The loan also converts if the business is sold or listed, and there is an automatic conversion of the loan at the end of the 36 month term, unless HM Government ask for it to be repaid (or the private matched investors elects for it to be repaid). However, if the loan is repaid, there is a 100% redemption premium payable to HM Government.
Nature of the matched funding
The term sheet appears to contemplate the private investment being made using convertible loan notes. This may not be the intention, but there are explicit references to private investors investing by way of a loan in the term sheet. If this is the case, individual “angel” investors will be discouraged from providing the matched funding as they will be unable to claim using the Enterprise Investment Scheme (EIS). A key feature of EIS is that convertible loans do not qualify.

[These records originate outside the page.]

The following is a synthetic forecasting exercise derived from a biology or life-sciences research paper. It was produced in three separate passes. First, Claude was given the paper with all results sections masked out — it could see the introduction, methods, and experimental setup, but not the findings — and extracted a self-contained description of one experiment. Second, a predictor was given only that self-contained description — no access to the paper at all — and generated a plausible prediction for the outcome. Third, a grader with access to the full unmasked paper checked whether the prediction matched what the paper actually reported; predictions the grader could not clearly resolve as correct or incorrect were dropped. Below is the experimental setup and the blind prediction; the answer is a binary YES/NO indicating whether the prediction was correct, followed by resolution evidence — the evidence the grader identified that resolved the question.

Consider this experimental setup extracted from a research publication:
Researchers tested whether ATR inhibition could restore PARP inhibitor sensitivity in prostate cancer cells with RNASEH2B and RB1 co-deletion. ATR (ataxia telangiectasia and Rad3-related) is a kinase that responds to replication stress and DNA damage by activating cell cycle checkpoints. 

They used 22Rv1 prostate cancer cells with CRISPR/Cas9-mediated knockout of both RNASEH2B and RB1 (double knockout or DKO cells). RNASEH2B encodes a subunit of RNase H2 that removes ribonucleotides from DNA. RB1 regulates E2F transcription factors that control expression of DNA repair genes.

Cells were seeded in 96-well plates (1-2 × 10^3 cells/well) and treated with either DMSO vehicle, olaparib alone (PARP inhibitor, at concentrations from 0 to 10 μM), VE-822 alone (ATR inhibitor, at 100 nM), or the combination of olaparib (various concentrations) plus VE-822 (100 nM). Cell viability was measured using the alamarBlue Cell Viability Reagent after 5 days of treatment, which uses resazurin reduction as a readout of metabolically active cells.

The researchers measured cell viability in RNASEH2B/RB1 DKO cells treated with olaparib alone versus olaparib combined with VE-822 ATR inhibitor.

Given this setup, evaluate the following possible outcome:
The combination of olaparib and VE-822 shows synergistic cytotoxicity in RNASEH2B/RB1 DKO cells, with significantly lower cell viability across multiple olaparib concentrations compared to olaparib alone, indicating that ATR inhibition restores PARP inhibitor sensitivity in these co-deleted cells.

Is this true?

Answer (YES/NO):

It may be that HM Government are taking the view that as the Government is matching the investment, the risk of investors is reduced by 50%. However, the reduction in risk does not mirror the effect on angel investors of claiming EIS. Using EIS, angel investors receive a 30% tax credit on their investment and pay no tax on disposal of their shares (subject to continued compliance with the rules of the scheme). Under the Future Fund for startups, angels would not get any relief and either the loan made by HM government would be repayable, or it would convert into equity diluting the stake of angel investors. If this is the intention of HM Government, it will limit the scheme to VCs.
The Future Fund for startups is to be welcomed as a positive cash injection for high growth startups. However, HM Government should urgently clarify the issues detailed above. In particular whether matched funding can be provided by instruments other than convertible loans and whether EIS investors can provide the matched funding.